それを金で済まそうとするから痛い目を見る。金で何でも手に入るかと言えばもちろんそんなことはない。自分で手足を動かさないとどうしようもないものもある。
そうかといってそれをもって金など何も意味がないというのも極端だけれど。
元団員「300万取って、実際には100万もかかってませんよね」
詐欺師「原価はそうだが、これまで知識を蓄えるのに労力がかかっている。だからその分をもらうのは当然だ」
その理屈は間違いではない。熟練の職人があっという間に故障を直したときに、わずかな時間なのでわずかな支払いというわけにはいかない。
そこまで熟練したことに金を払わないといけないのだ。そうでないとヘボが時間をかけて同じ結果をもしかしたらもっと低い結果を出して高額な支払いと言うことになる。
ただ今回の場合は詐欺師に本当に知識があるのか怪しく、結果も出していないことが問題だ。
元団員「実際どれくらいが成功しているんです?」
詐欺師「そりゃ仕事請け負った人間はぜんぶ独立させているから10割だ」
元団員「いや独立した人間がどれくらい儲けているかってことです?」
詐欺師「さあ、どんなものなんだろうな。こちらは独立させるのが仕事だからな」
元団員は詐欺師になんとか失言させようとあの手この手を尽くすがなかなか向こうは乗ってこない。
ただいまの発言は、見込み客に言っているという「必ず成功します」とは矛盾する。
詐欺師の方もこれから見込み客を紹介する元団員を仲間だとみなして、もうすこしぶっちゃけた話をするものだと思っていた。
もしかしたら警戒しているのかもしれない。それは詐欺師特有の将来のものかもしれないし、あるいはこの元団員がかつて詐欺師にだまされてその結果食って掛かった過去に寄るのかもしれない。

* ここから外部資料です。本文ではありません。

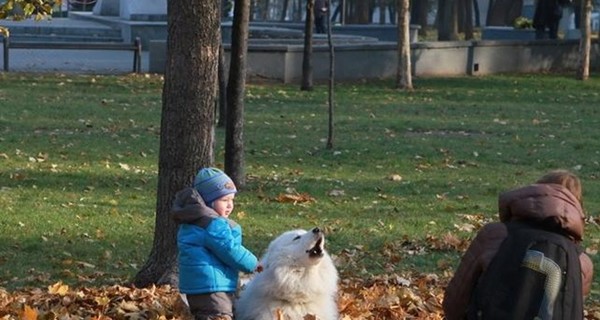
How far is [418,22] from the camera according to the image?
62.7m

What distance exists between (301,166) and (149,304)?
967 centimetres

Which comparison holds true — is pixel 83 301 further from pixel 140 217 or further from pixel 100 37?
pixel 100 37

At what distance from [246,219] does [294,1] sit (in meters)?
82.5

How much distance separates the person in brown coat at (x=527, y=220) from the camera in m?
5.50

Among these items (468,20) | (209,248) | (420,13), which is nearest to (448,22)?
(468,20)

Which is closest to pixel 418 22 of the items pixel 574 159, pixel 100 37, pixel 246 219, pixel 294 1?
pixel 100 37

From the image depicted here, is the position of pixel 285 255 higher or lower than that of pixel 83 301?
higher

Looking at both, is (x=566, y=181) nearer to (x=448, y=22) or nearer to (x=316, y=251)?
(x=316, y=251)

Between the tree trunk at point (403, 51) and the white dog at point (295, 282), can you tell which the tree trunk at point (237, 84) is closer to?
the white dog at point (295, 282)

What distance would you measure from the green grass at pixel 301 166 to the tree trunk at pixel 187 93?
1.94 m

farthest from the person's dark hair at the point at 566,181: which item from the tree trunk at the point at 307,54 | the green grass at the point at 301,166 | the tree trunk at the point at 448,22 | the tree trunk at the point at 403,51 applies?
the tree trunk at the point at 448,22

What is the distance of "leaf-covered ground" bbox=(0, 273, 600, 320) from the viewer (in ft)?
25.1

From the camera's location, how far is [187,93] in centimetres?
878

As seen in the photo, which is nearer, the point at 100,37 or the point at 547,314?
the point at 547,314
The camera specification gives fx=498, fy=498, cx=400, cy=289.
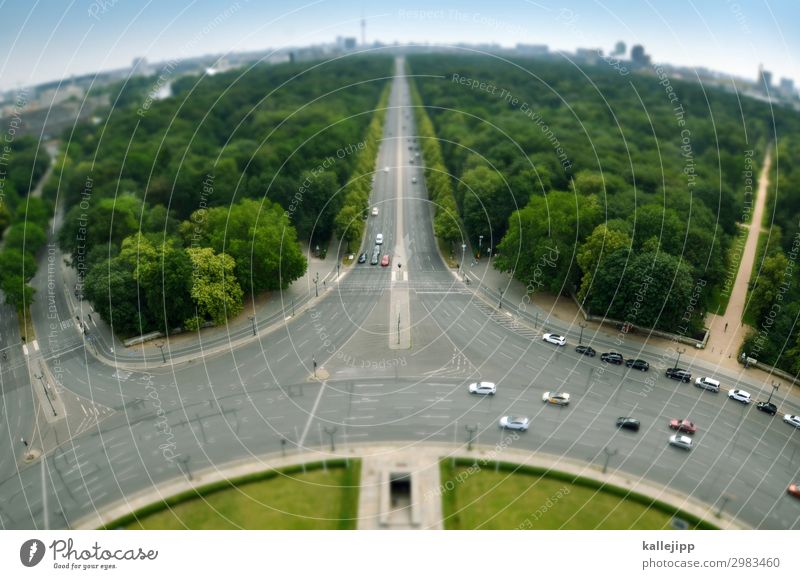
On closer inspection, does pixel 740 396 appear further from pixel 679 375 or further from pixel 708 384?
pixel 679 375

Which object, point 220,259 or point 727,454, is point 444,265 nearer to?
point 220,259

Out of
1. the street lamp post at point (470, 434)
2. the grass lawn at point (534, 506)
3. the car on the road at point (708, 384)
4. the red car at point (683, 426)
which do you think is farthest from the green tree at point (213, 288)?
the car on the road at point (708, 384)

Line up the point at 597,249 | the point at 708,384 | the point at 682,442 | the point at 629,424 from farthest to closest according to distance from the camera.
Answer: the point at 597,249, the point at 708,384, the point at 629,424, the point at 682,442

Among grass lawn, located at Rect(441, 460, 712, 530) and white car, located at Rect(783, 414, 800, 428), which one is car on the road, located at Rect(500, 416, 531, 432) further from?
white car, located at Rect(783, 414, 800, 428)

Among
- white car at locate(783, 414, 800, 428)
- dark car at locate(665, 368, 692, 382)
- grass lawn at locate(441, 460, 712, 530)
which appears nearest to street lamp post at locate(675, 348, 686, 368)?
dark car at locate(665, 368, 692, 382)

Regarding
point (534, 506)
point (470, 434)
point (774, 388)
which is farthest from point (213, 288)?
point (774, 388)

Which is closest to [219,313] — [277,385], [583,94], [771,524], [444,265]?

何とか裁判で勝てるだけの失言が欲しいが、難しい気もする。
ただこの後に見込み客が来る。そちらの方には今まで通りなら刑事民事両面から追及できるような発言がなされる可能性が高い。元団員もそれに引っかかったからだ。
二人が話し、こちらが息を殺して隣室で待っているうちに、店に見込み客が現れた。